I’ve been looking at a product called Voicea, but can’t find a lot of user info. Anyone?

Take a look at Otter and Trint.which are designed for transcription, either real time or in a short time. Both were mentioned in recent New York Times articles in which Times journalists described the technology they use. I really doubt either will identify who is speaking, though.

I’ve used Trint a couple of times to capture the conversation from working sessions that I was leading where I couldn’t bring along a note taker. I thought the quality was good, although there were difficult to follow sections where several people were talking at once. I don’t recall it had any way to identify the speaker. I had to go back later and do that by ear.

If recorded, they wouldn’t be minutes, they’d be transcripts. Legal minutes record board actions and not every spoken word.

The purpose is to assist in minute taking. Some minutes can be very short, others much more verbose. To reduce manual typing a transcription can be a good starting point.

I don’t blame you for trying to make the process more efficient. When I do it, the job is to condense and summarize verbosity (for hours) and use it rather sparingly in describing board actions. This creates a formal document that satisfies legal obligations. A transcript would be a separate documentation that is not legally required, but which now legally exists, and not everyone wants that. Just a heads up.

I was looking at Amazon Transcribe, but then I exceed my technical knowledge. It looks like it’s a service that is reasonably priced, but I don’t know how to actually test it. It talks about development in AWS, and APIs but I don’t know how to interpret it.

After experimenting with Voicea, I don’t think that would work. I also tried Trint and it seems to work well so that’s good.

Came in here to suggest Trint. Play with it some; it’s actually very good at what it does. Sure, you’ll have to do a little bit of manual cleanup afterward, but a lot less than typing it all out by hand.

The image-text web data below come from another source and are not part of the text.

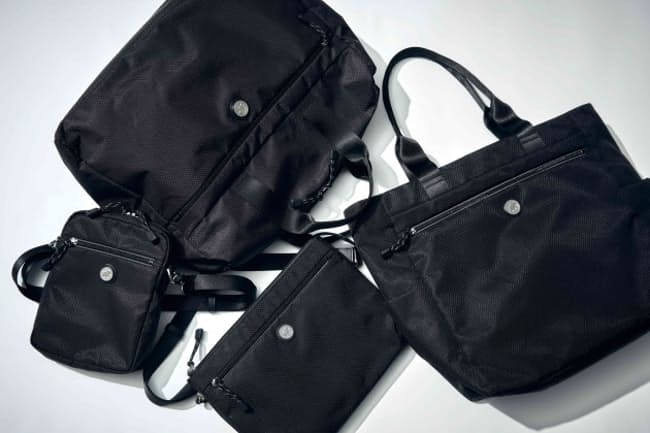 防弾チョッキや軍用バッグの素材を使った丈夫さが売り物
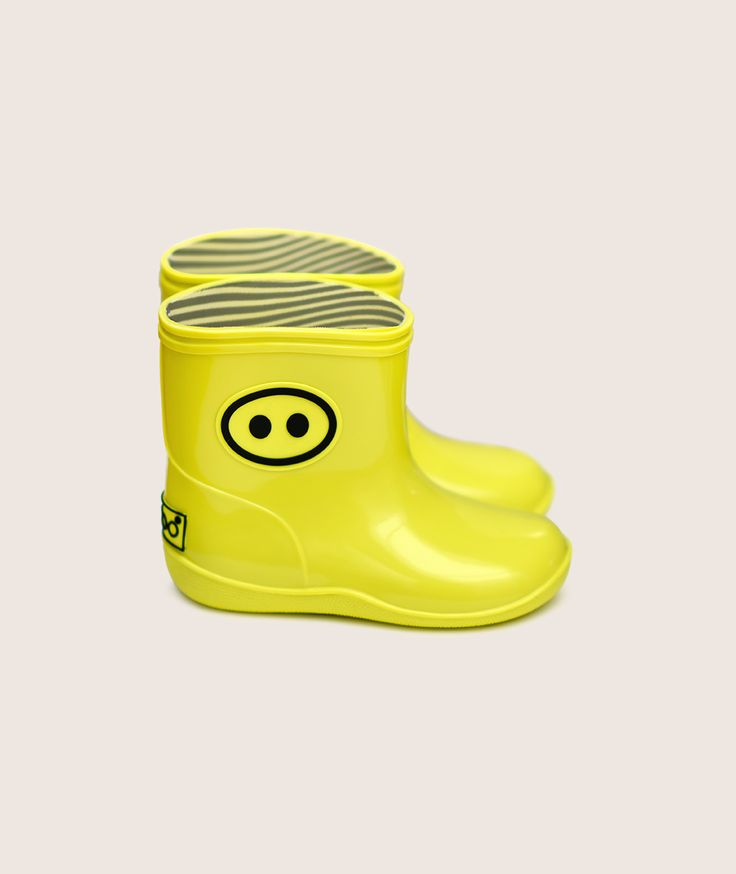 Cool #yellow #wellies will be perfect for #spring #rainy days! Available online at Fancykids.com #fancykids #kidswear #children #fashion #style #ecofriendly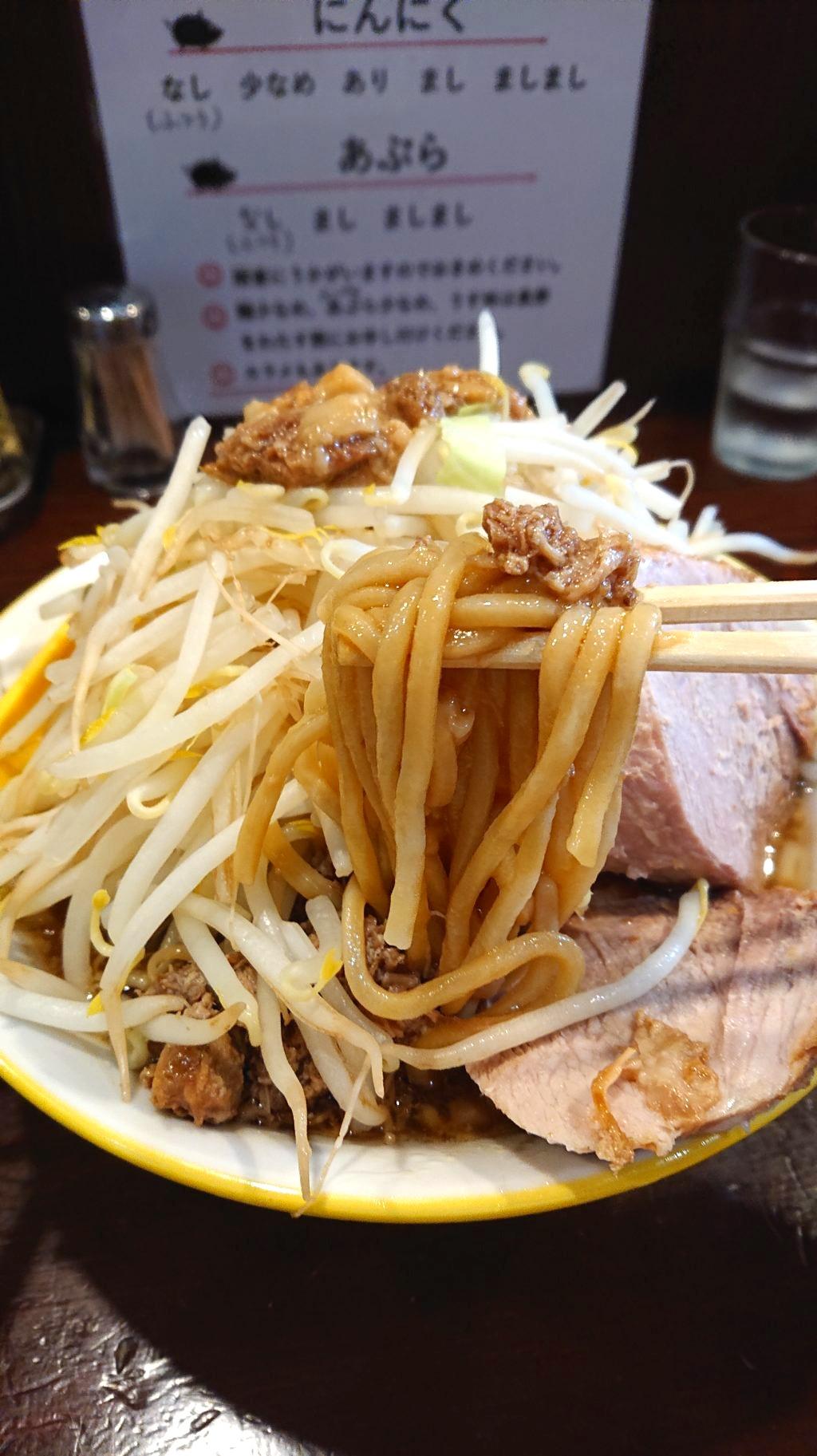 ラーメン イエロー 新宿御苑前店 麺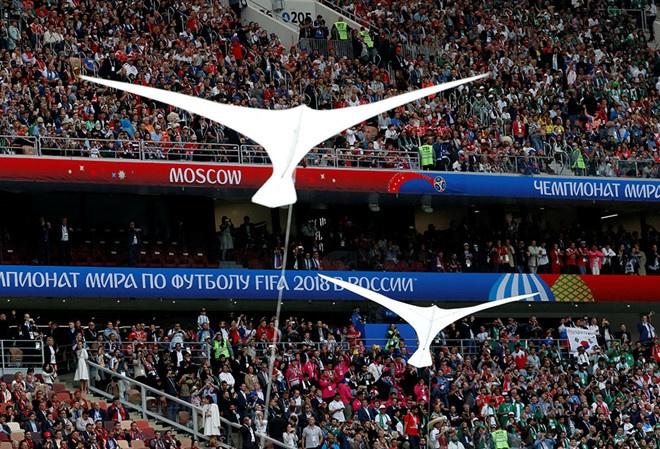Le khai mac World Cup: Casillas ruoc cup vang, Ro 'beo' cuoi rang ro hinh anh 2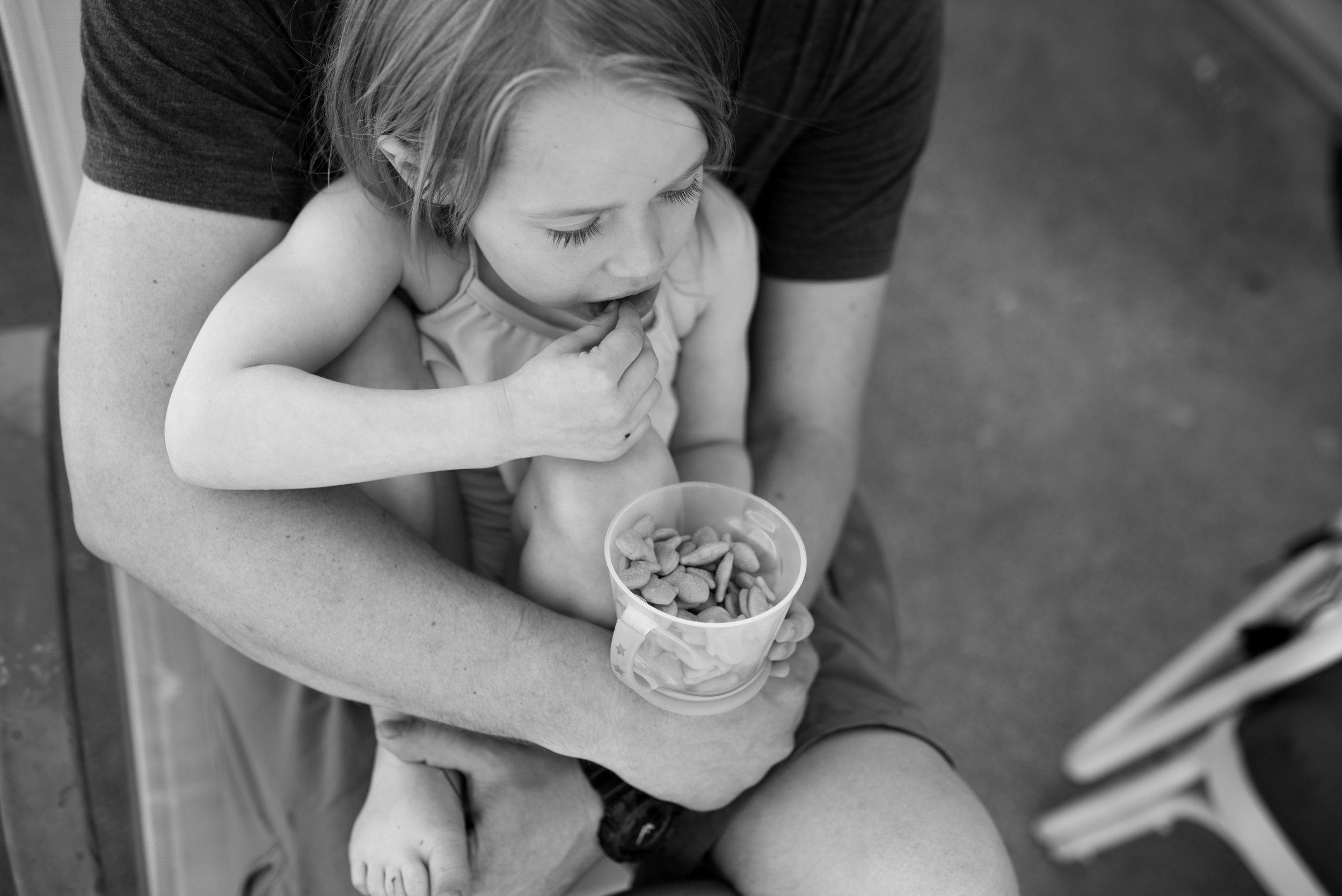 Kari Gierach Photography, Milwaukee Wisconsin documentary family photographer, Wauwatosa candid family photo, dad and daughter snuggle-1.jpg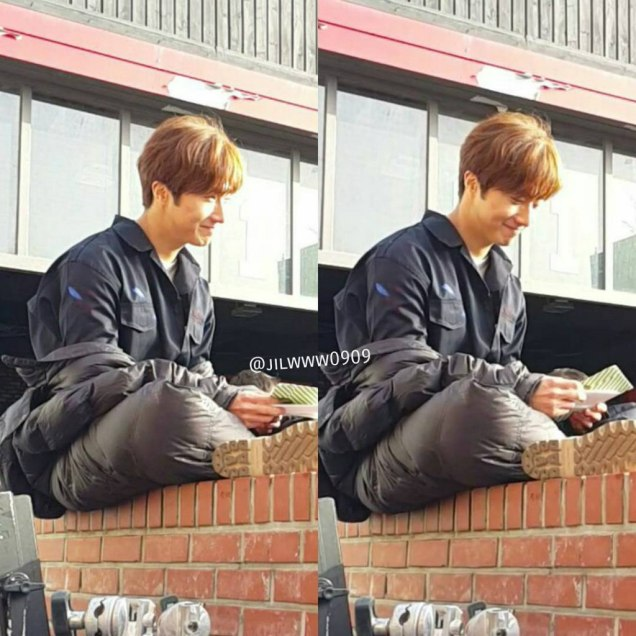 2016 Jung Il-woo in Cinderella and the Four Knights. Behind the Scenes. Fans. Cr. tvN 14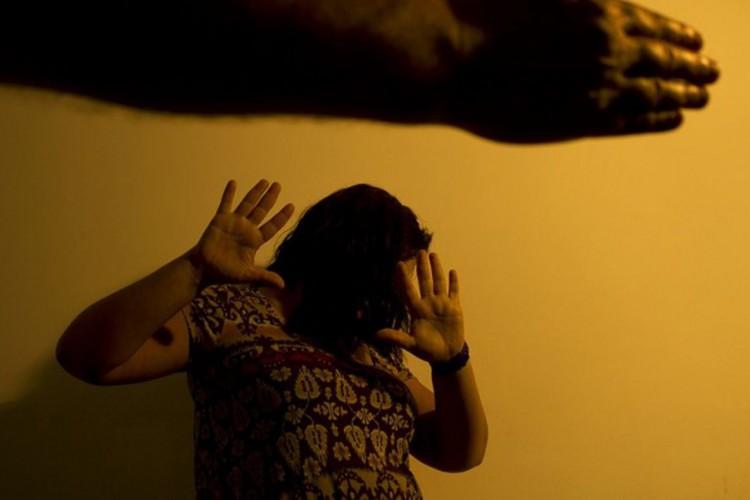 Governo registra 105 mil denúncias de violência contra a mulher  (Foto: )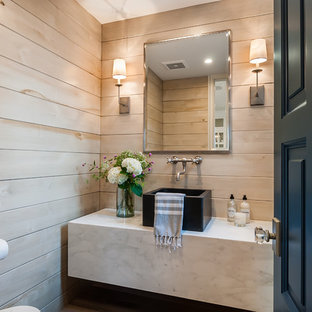 Bild på ett litet lantligt grå grått badrum med dusch, med öppna hyllor, vita skåp, bruna väggar, ljust trägolv, ett fristående handfat, marmorbänkskiva och brunt golv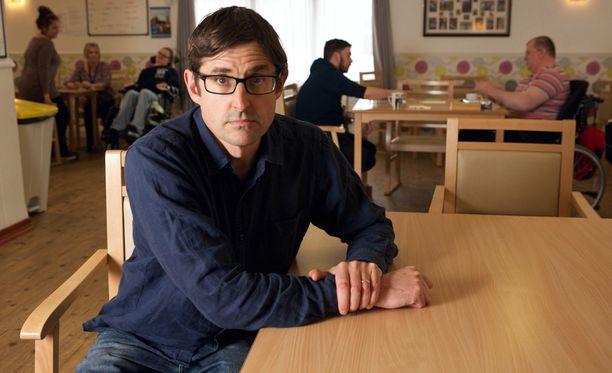 Louis Theroux tapaa dokumentissaan vakavan aivovamman saaneita ihmisiä.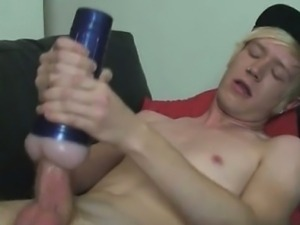 Gay twinks Local boy Phoenix Link comes back this week to sh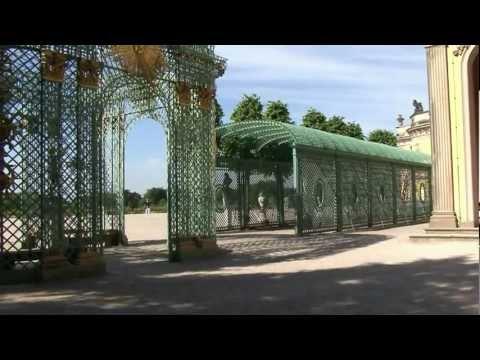 Schloss Sanssouci und Park in Potsdam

And they do have speaker separation as a feature, but last I tried, it was less than stellar:

https://support.trint.com/hc/en-us/articles/360000235517-Speaker-Separation

A good number of voice-to-text programs require one to teach the software to interpret voices, so you’ll have to consider the set-up time involved (this includes all of the speakers providing speaking samples) for the sake of accuracy. Moreover, because it’s often difficult for them to distinguish among multiple voices, there could be several hours of editing the transcript, identifying who said what. And, it’s miserable when people talk over each other. Most, like Dragon, and Transcribe are going to present the same types of problems you have with Google Docs.

Working in a university oral history program for decades, this was an ongoing discussion that, upon several attempts to use this type of software, always resulted in our decision to return to more traditional transcription from the sound recordings.

Arbie’s dragon fought a porpoise and bin elbow to achieve excellent results - as toucan see here.

Have you tried Trint? I’d be curious as to your thoughts on it, as someone who’s used similar stuff for years.

Machine learning has drastically improved speech recognition in the last 5-10 years, using new technology entirely different from the old Dragons and such. Even speaker separation is making huge strides. This has to do with huge companies like Google and Amazon investing big-time in the tech, powering things like Alexa, Siri, and the Google Assistant, using machine-driven statistical analyses over tens of thousands of hours of recordings (an approach that wasn’t yet quite feasible in decades past).

For example, now YouTube can automatically caption (to maybe 80% accuracy?) uploaded videos in several languages with no prior training from the speaker(s), entirely for free. It’s not as user-friendly as Trint, but is still a very affordable way of getting semi-usable transcripts that you can edit in much less time than manually transcribing from scratch.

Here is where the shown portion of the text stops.